Единодушие находивших в романе огрехи — с одной стороны исторические, а с другой художественные, — похоже, задало тон всем позднейшим оценкам «идейного» содержания «Войны и мира». И если Шелгунов, по крайней мере, почтил роман прямым нападением на сознательную авторскую покорность общественным невзгодам, определив ее как «философию застоя»[61], то прочие либо вежливо обходили ее вниманием, либо рассматривали как характерную причуду, относя на счет сочетавшихся в авторе общеизвестной русской склонности проповедовать (что пагубно для произведений искусства) с бездумным, слепым увлечением самыми общими философскими представлениями, которое бывает присуще юным интеллигентам, живущим на отшибе от главных очагов цивилизации. «По счастью, автор гораздо больше художник, нежели мыслитель», — заметил критик Николай Ахшарумов[62], и три с лишним четверти века ему вторит большинство пишущих о Толстом — ив России, и за границей; и до, и после большевицкой революции; вторят и «реакционные», и «передовые» критики; и видящие в Толстом главным образом писателя-художника, и рассматривающие Толстого в качестве пророка и наставника — или мученика, или влиятельного общественного деятеля, или человека, получуждого обществу, или полупомешанного.

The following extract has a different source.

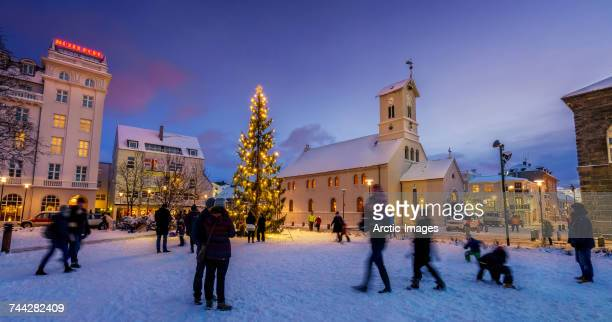 christmas tree and domkirkjan church. people enjoying a winter evening in downtown, reykjavik during christmas time, iceland. - reykjavik stock pictures, royalty-free photos & images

Исторические теории Толстого равно нелюбопытны и Вогюэ и Мережковскому, и Стефану Цвейгу и Перси Лаббоку, и Бирюкову и Э.-Дж. Симмонсу — не говоря уже о людях помельче. Историки русской мысли[63] склонны приклеивать Толстому ярлык «фаталиста» и переходить к более интересным историческим построениям Леонтьева либо Данилевского.
Критики более смиренные, или наделенные большей осторожностью, выражаются сдержаннее и говорят о толстовской философии с трепетным почтением; даже Деррик Леон, изучающий тогдашние толстовские воззрения бережней и тщательней, чем большинство биографов, сперва дотошно и досконально излагает рассуждения Толстого о силах, властвующих историей, — в частности, разбирает вторую часть обширного эпилога, коим «Война и мир» завершается, — и затем идет по стопам Эйлмера Мода, не стараясь ни оценить толстовских воззрений, ни соотнести их с жизнью Толстого и образом его мыслей; однако и подобная малость — редчайшее исключение из правила[64]. Опять же: те, кого привлекает в основном Толстой-пророк и Толстой- наставник, сосредоточиваются на позднейших его убеждениях, которых учитель придерживался, уже «обратившись», уже прекратив считать себя в первую очередь писателем и сделавшись наставником роду людскому, предметом поклонения и паломничества.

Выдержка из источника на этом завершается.